Superávit bajo la lupa: el peso de las privatizaciones en las cuentas públicas

El Gobierno mostró un saldo positivo, pero los números revelan una fuerte dependencia de ingresos extraordinarios. La venta de activos estatales sostuvo el resultado fiscal en un contexto de caída de la recaudación. Sin ese aporte, el equilibrio financiero se habría deteriorado de manera significativa.

El anuncio oficial de superávit en las cuentas públicas abrió un nuevo debate sobre la consistencia del modelo económico. Aunque el resultado fue presentado como un logro de la política fiscal, el análisis detallado muestra que gran parte del saldo positivo se explica por ingresos provenientes de privatizaciones, como la venta de activos estratégicos del Estado.
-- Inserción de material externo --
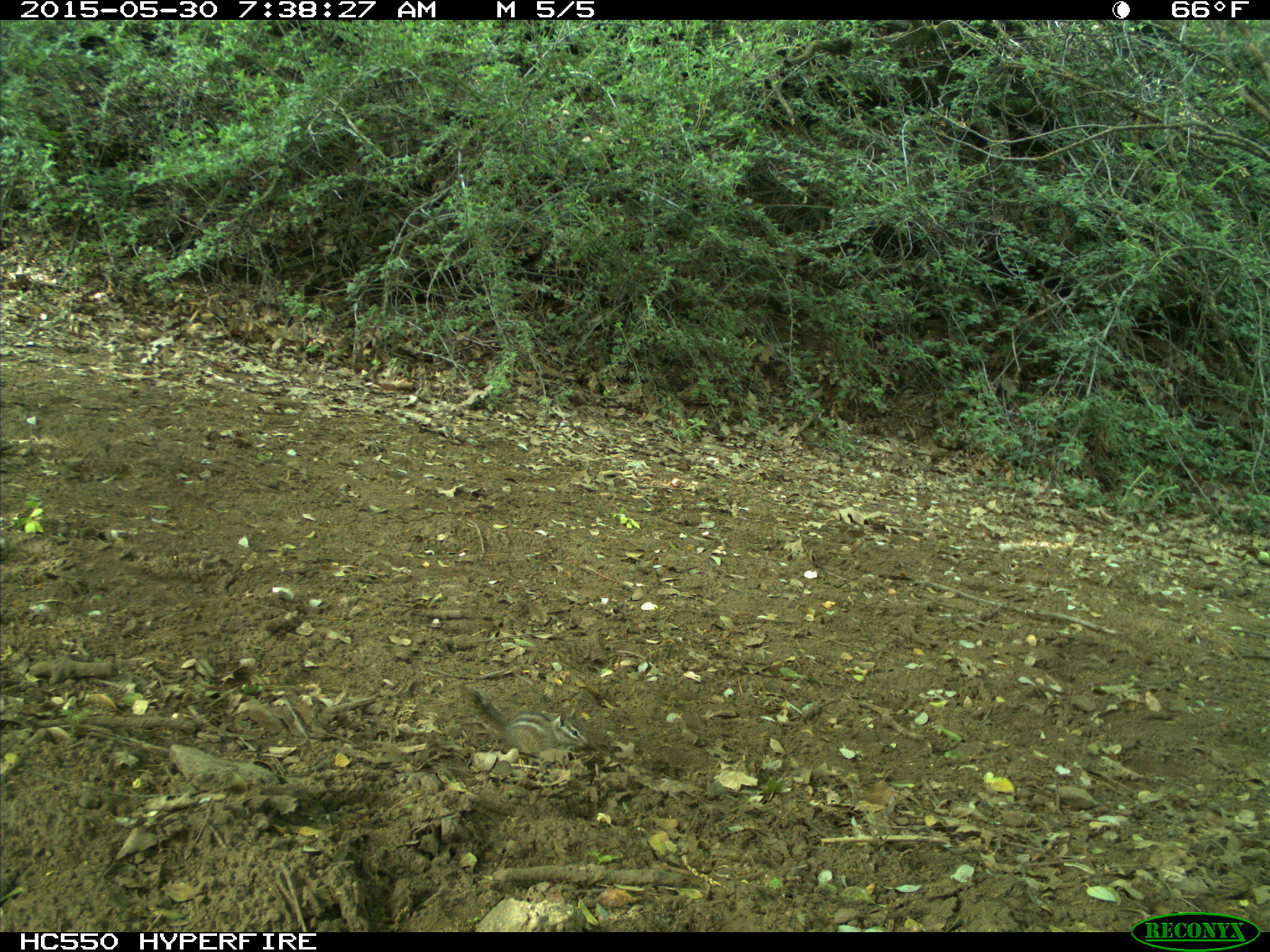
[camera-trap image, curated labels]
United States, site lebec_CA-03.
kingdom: Animalia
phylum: Chordata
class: Mammalia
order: Rodentia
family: Sciuridae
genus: Tamias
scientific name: Tamias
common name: chipmunk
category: unidentified chipmunk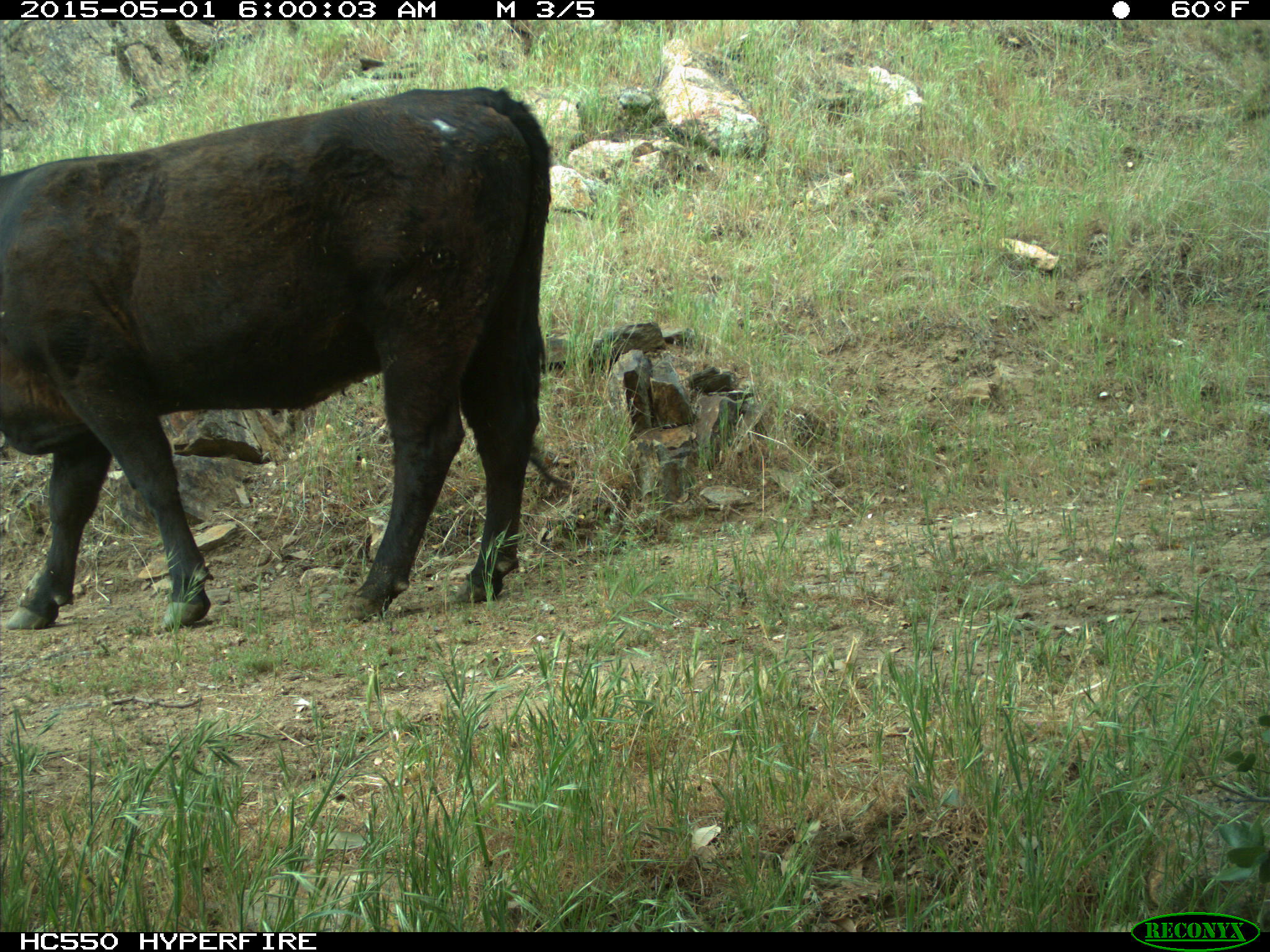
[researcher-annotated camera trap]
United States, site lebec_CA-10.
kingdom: Animalia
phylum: Chordata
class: Mammalia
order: Artiodactyla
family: Bovidae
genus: Bos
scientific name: Bos taurus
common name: domestic cow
Bos taurus (domestic cow).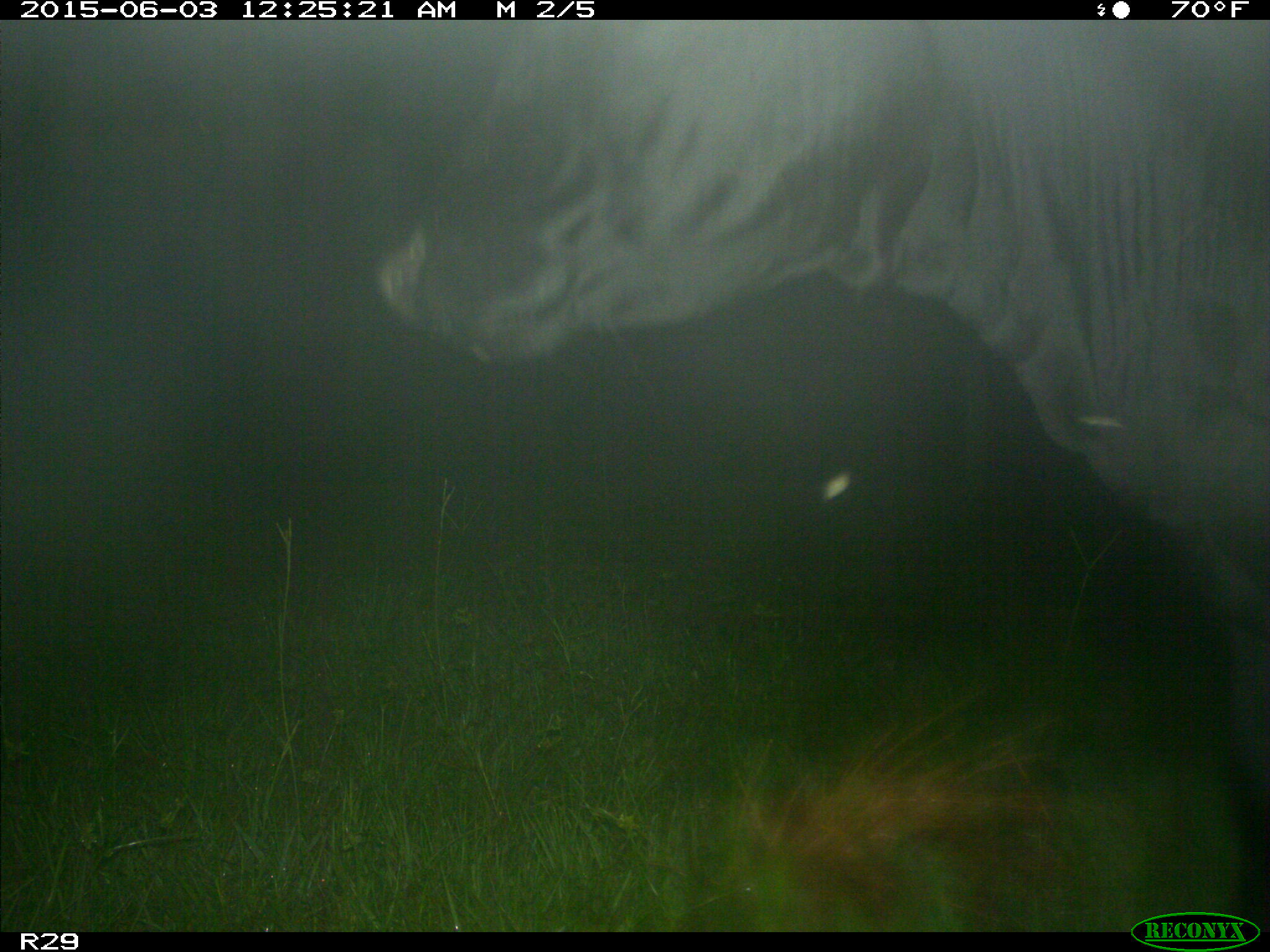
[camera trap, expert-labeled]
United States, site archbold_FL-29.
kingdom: Animalia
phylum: Chordata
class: Mammalia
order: Artiodactyla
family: Bovidae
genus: Bos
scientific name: Bos taurus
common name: domestic cow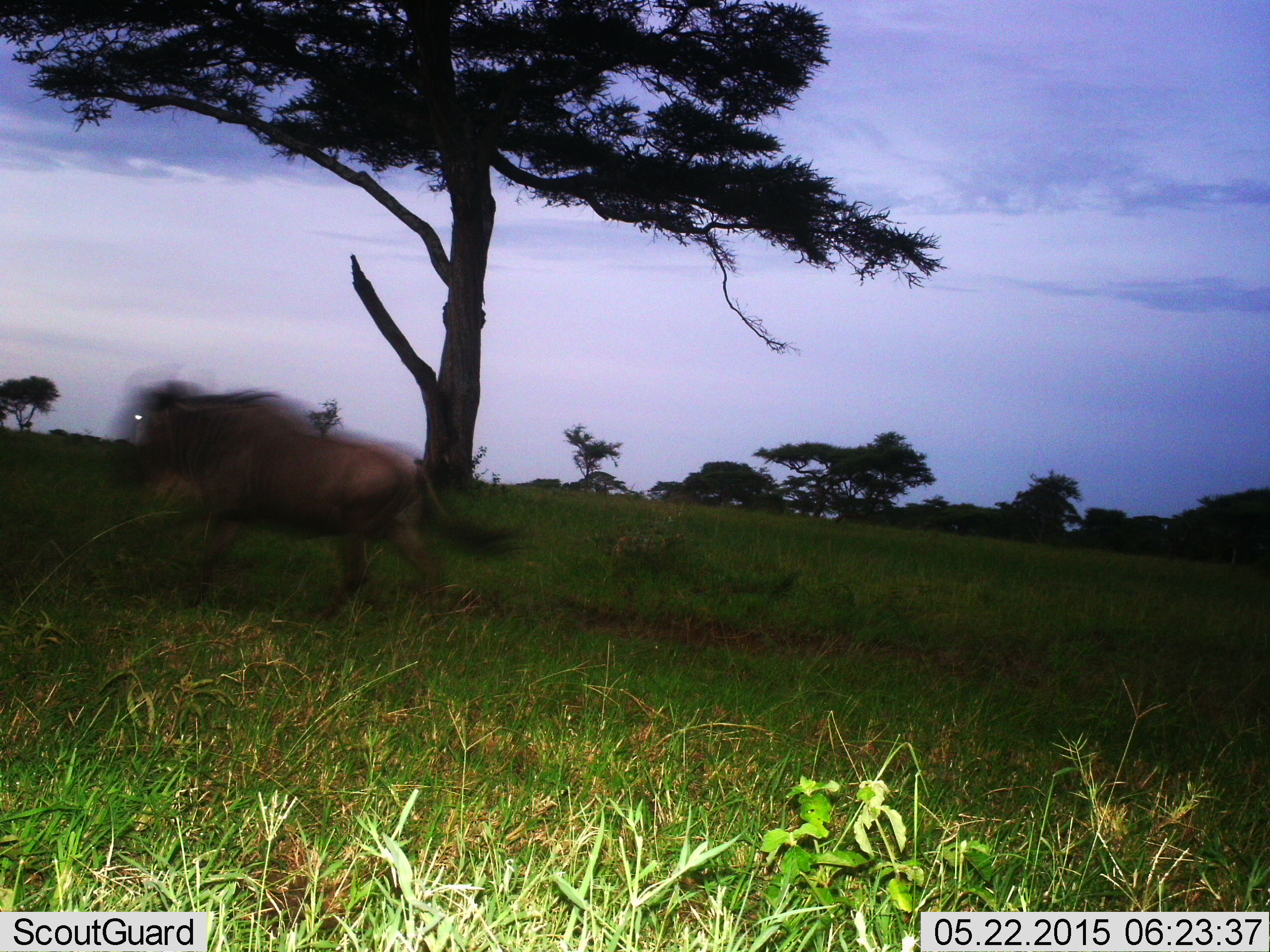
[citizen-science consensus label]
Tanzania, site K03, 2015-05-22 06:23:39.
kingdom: Animalia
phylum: Chordata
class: Mammalia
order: Artiodactyla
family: Bovidae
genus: Connochaetes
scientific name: Connochaetes taurinus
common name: blue wildebeest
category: wildebeest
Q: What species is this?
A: Wildebeest (blue wildebeest) (Connochaetes taurinus).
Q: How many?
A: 1.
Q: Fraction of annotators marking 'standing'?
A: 0%.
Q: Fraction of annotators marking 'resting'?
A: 0%.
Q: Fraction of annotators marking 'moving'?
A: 100%.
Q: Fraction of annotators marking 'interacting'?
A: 0%.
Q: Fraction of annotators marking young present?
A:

Entre estos movimientos se destacan operaciones vinculadas a las represas del Comahue, cuya transferencia generó ingresos extraordinarios que inflaron el resultado fiscal. Sin ese aporte puntual, el superávit financiero habría registrado una caída interanual cercana al 87%, lo que expone la fragilidad del esquema actual.

En paralelo, la recaudación impositiva continúa mostrando señales de debilidad, en línea con la caída de la actividad económica. Este escenario plantea interrogantes sobre la sostenibilidad del equilibrio fiscal en el mediano plazo, especialmente si se agotan las fuentes de ingresos excepcionales.